Pick up the passage below on epidermal stem cells in bioengineered skin after its last sentence and continue it.

----- SOURCE EXTRACT -----

The field of human skin substitute bioengineering is empowering great strides in regenerative medicine with such advances as permanent grafts for burn victims and biological dressings for the treatment of chronic ulcers. A major challenge in that field is reconstituting the skin's outermost epidermal layer, which provides the vital barrier function for the organism. The epidermis is a constantly renewing epithelial tissue composed mostly of keratinocytes. Its long-term integrity depends on specific stem cells residing within it, called, fittingly, epidermal or keratinocyte stem cells (KSTs).
Thus, the preservation of KSTs during the fabrication of bioengineered skin grafts is critical for the clinical function of these latter. Preserving KSTs is particularly vital during the ex vivo cellular expansion phase, which precedes the three-dimensional cutaneous reconstruction phase. Thus, a fine understanding of the molecular networks involved in controlling the biological properties and functions of KSTs is a key goal in the field of skin tissue therapies.

----- SUPPLIED RECORDS -----

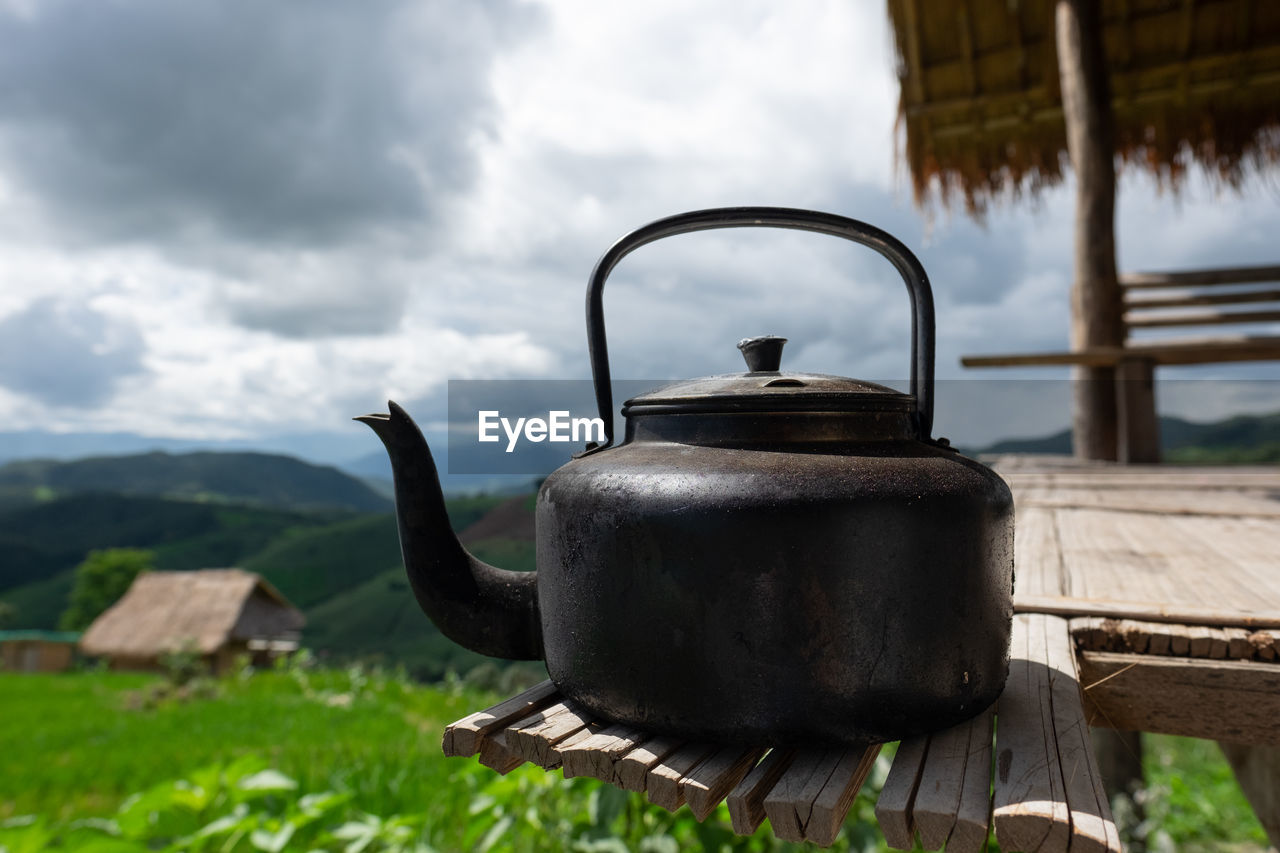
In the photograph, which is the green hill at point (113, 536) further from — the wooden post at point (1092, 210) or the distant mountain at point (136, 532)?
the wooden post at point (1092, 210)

-----
----- SUPPLIED RECORDS -----

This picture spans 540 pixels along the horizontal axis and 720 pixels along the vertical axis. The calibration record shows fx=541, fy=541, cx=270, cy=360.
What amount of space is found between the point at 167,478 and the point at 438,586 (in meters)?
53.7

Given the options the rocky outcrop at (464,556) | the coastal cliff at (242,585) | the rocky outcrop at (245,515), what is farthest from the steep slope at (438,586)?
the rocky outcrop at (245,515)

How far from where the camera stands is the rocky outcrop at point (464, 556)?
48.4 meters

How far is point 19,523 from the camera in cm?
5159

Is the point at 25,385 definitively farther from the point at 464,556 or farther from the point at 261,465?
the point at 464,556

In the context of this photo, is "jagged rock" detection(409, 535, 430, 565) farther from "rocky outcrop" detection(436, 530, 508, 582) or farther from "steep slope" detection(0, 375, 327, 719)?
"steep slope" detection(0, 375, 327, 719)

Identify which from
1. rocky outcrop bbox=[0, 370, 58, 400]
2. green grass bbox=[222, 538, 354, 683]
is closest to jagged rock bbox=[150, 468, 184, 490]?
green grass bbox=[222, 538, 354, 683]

-----

**REPLY:**
To help attain that goal, researchers from the Genomics and Radiobiology of Keratinopoiesis Laboratory (LGRK/iRCM) turned their attention to a transcription factor called MXD4/MAD4. In their work carried out in partnership with the Percy Army Hospital's blood transfusion center and published in the Journal of Investigative Dermatology, the team positioned this factor as a novel element playing a key role in the regulation of the stem-cell status, or "stemness" of human KSTs.
Using interfering RNA to modulate the factor (repressing the expression of the gene MXD4 coding for the protein MAD4), the team obtained mitotic activity in the KSTs with maintenance of their functionality: long-term proliferation capacities, clonogenicity and aptitudes for forming a correctly differentiated three-dimensional epithelial sheet.
Furthermore, they reported the conservation of the molecular signatures characteristic of stem cells capable of regenerating the epidermis (i.e. "holoclone" cells).
Thus, the MXD4/MAD4 transcription factor appears to be a pertinent molecular target for the development of tools to increase the optimization and reliability of the ex vivo expansion of functional skin stem cells in the setting of skin graft bioengineering for cutaneous repair.